## Text shown
★ ★ ★

| HN Mirror

Y	Hacker News new \| ask \| show \| jobs

by rsaha7 1018 days ago

I don’t think you fully understand the scope of this project. Your thinking and arguments are limited by your understanding of what all is possible with these models.

This repository argues that LLMs can be used for more applications beyond just chat, and QnA. Based on our experimental findings (which you would have found if you had the time to go through the README under any model folder), you can see LLMs do classification tasks really well under low data situations. For 99% of startup who don’t have the luxury of holding thousands of annotated samples like FAANG, LLMs provide a good alternative to get started with few annotated samples. At the end of the day, these models are based on attention transformer architecture.

I would be curious to see some quantitative backing of your statements and not just links to huggingface’s website & conjectures.

And btw, the entire ecosystem is trying to answer a lot of these questions because we are still early to predict anything. And here you are claiming they are absolutely non-sensical for 99% of companies.

Btw did you know that a lot of companies cannot use third-party APIs because of sensitive customer data? For them, having self-hosted models is a good alternative to have. And with the likes of Llama2 and Falcon closing the performance gap, the idea of self-hosted models for tasks beyond chat does not seem far-fetched.

★ ★ ★

## Data

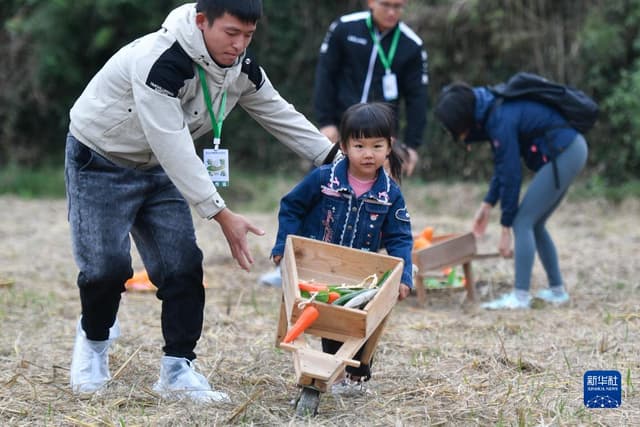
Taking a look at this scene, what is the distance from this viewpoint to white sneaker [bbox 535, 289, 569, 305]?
6.50 m

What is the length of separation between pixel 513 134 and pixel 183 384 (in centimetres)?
308

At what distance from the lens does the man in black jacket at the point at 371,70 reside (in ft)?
22.4

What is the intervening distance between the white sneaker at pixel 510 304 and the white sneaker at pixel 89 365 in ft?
9.89

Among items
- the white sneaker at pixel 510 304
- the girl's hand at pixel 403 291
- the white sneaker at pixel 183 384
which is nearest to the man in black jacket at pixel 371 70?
the white sneaker at pixel 510 304

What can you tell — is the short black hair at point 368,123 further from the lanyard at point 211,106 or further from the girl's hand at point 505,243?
the girl's hand at point 505,243

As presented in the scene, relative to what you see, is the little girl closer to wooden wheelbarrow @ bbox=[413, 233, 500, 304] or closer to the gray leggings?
wooden wheelbarrow @ bbox=[413, 233, 500, 304]

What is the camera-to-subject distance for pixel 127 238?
4020 millimetres

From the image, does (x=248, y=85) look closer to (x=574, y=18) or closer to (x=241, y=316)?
(x=241, y=316)

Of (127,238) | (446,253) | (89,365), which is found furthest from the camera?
(446,253)

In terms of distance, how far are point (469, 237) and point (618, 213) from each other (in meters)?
4.60

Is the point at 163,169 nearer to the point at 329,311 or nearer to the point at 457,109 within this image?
the point at 329,311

★ ★ ★

## Exercise instructions
- 1) Answer these about the Hacker News comment:
(a) What architecture does it say the models are based on?
(b) Which two models does it name as closing the performance gap?
(c) What reason does it give for many companies being unable to use third-party APIs?
- 2) Please write out the Hacker News comment word for word, from "I don’t think" up to and including "attention transformer architecture.".
The records are drawn from a separate source.

## Responses to the exercise
- 1)
(a) Attention transformer architecture.
(b) Llama2 and Falcon.
(c) Sensitive customer data.

- 2)
I don’t think you fully understand the scope of this project. Your thinking and arguments are limited by your understanding of what all is possible with these models.

This repository argues that LLMs can be used for more applications beyond just chat, and QnA. Based on our experimental findings (which you would have found if you had the time to go through the README under any model folder), you can see LLMs do classification tasks really well under low data situations. For 99% of startup who don’t have the luxury of holding thousands of annotated samples like FAANG, LLMs provide a good alternative to get started with few annotated samples. At the end of the day, these models are based on attention transformer architecture.